Zachau and Larry were sent to the central highlands of Vietnam near Pleiku as part of a recon platoon for the Fourth Infantry Division. Zachau was in D Troop 1st of the 10th Cavalry, nicknamed the “Buffalo Soldiers.”
Zachau’s regiment did recon missions for about nine months; if someone got shot down, they would have to find them and bring them back. Around the time when soldiers were in rotation to go home, Zachau got malaria and had to recover at Cam Ranh Bay. He had lost 20 pounds in 11 days and recounted being packed in ice with fans turned on him to keep his fever down.
McKenna, a Bowdoinham resident for 32 years, got drafted in 1968 after flunking out of college. He received his draft notice while working in the local supermarket’s produce department.
McKenna went to Fort Campbell, Kentucky, and lost 66 pounds in eight weeks during his training. He went to Fort Polk, Louisiana, where he saw his first minigun and recalled the ribbon of flame and the sound it made while firing.
When McKenna turned 19, he entered Officer Candidate School at Fort Benning, Georgia, and became a second lieutenant. After attending special forces school at Fort Bragg, he joined the 10th Special Forces Group at Fort Devens, Massachusetts.

Gene McKenna shares his time training and serving in the Special Forces for the U.S. Army during Vietnam on the first night of the Ice and Smelt Festival in Bowdoinham. Paul Bagnall / The Times Record
While McKenna was at Fort Bragg, the Army had him jumping out of C-141 Starlifters, and he remembers one guy who broke his collar bone by hitting the fuselage during a jump.

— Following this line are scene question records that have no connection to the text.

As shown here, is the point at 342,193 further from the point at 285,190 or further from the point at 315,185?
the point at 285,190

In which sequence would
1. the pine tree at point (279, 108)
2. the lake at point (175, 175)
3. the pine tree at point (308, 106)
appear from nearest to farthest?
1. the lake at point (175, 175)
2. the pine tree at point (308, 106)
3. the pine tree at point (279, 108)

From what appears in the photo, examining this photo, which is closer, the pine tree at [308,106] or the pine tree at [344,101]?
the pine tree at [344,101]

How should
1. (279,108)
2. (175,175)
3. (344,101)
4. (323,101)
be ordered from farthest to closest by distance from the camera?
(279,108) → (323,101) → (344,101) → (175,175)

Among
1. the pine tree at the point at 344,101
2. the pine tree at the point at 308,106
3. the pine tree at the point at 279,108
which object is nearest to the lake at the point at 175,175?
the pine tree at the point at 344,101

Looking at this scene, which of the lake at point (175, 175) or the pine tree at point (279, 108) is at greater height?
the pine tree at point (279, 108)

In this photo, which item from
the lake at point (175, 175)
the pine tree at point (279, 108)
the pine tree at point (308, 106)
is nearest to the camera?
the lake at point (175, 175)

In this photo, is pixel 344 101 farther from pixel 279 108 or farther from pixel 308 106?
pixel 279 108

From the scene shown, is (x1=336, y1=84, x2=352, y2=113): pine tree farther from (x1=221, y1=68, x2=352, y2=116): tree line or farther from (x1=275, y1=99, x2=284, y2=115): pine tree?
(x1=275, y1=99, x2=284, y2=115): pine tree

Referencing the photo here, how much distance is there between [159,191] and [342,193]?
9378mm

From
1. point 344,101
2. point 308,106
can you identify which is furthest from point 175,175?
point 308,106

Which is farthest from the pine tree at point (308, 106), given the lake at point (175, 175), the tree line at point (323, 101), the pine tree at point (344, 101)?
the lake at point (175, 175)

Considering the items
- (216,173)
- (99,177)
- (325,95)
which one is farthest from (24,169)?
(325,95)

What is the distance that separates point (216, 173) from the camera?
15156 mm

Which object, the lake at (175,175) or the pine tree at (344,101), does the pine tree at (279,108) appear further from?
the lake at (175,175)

McKenna had orders to go to the Fifth Special Forces group, and he would hear stories of people in the group getting shot once or multiple times or killed.
McKenna got sent to Anchorage, Alaska, with two planes loaded with ground infantry soldiers. He recalls the first plane load crashed on the runway, with everyone dying on the plane. Two bulldozers had to take the wreckage away and load up the second plane McKenna ended up being on.

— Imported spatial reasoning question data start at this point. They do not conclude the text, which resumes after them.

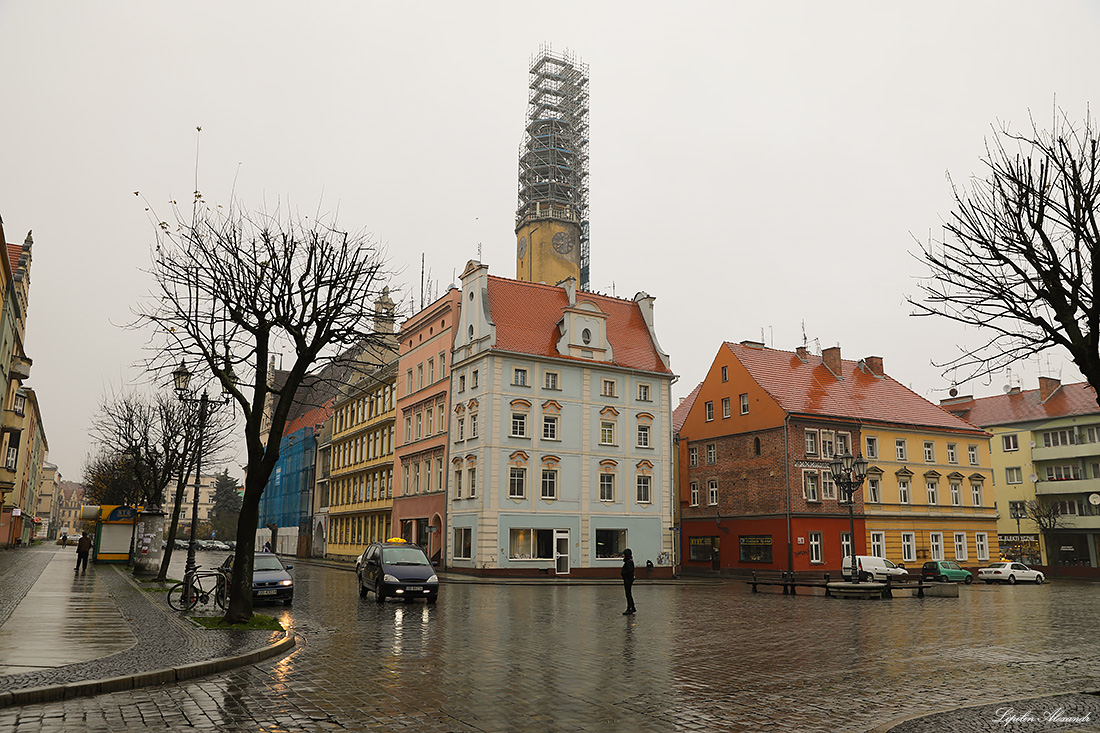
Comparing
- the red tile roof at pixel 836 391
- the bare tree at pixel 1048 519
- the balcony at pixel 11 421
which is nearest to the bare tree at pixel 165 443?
the balcony at pixel 11 421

McKenna was an infantry platoon leader in the Mekong Delta in 1971.
“We had a lot of problems with booby traps,” McKenna said. “I had the Vietnamese walk point so they would find the booby traps.”
The common thread of each Vietnam veteran who told their stories was they didn’t do well in school before being sent to fight.

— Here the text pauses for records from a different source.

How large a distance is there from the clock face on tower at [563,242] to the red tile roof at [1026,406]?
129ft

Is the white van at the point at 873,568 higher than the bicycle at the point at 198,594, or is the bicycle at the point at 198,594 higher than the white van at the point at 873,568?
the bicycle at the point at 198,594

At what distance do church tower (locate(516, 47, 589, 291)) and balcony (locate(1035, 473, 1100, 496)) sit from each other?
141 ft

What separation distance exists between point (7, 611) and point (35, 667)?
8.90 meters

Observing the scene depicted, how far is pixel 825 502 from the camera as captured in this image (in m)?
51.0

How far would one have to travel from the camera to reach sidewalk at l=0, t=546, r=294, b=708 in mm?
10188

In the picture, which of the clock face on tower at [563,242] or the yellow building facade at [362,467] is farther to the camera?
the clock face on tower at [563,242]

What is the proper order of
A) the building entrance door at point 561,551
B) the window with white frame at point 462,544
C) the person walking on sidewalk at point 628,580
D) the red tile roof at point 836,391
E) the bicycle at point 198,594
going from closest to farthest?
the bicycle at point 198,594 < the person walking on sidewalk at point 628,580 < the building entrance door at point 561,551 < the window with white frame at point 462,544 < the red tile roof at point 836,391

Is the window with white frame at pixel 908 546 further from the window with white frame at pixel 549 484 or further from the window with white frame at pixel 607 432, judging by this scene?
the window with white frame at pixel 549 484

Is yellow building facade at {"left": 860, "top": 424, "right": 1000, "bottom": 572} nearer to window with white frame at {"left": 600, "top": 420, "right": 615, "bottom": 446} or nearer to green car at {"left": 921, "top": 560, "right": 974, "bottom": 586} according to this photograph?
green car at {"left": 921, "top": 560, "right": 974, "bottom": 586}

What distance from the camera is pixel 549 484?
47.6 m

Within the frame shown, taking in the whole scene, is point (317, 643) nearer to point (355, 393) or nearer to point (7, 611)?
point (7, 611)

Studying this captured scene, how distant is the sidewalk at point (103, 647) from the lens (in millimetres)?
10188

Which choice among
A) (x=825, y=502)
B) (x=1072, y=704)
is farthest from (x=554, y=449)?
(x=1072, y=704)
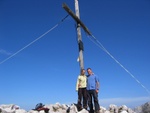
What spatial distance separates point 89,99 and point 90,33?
19.6 ft

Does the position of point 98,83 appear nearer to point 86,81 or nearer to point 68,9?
point 86,81

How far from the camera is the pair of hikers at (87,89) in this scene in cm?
1767

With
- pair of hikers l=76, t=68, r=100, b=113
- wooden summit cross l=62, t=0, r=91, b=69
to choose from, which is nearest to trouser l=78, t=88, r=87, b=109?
pair of hikers l=76, t=68, r=100, b=113

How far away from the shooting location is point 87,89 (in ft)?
58.7

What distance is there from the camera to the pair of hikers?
17.7 metres

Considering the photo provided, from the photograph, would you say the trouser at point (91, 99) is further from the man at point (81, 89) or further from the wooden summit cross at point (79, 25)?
the wooden summit cross at point (79, 25)

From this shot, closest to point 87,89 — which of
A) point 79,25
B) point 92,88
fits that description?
point 92,88

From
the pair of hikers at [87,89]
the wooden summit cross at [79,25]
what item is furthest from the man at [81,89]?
the wooden summit cross at [79,25]

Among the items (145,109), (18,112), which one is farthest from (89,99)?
(18,112)

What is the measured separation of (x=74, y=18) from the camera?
2059cm

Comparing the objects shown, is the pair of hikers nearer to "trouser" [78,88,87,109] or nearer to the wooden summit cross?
"trouser" [78,88,87,109]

Jennings was trained at the largest military base, Fort Dix, and then went to Fort Knox for tank training. While serving in Germany, Jennings decided to volunteer for Vietnam. In 1967, he served in the 11th Armored Cavalry Regiment and was in an unfamiliar place surrounded by people who did not like him being in Vietnam.
Jennings said that during his service in Vietnam, he thought this would be the way he would live his life and discussed his daily routine of getting up every day to get shot at.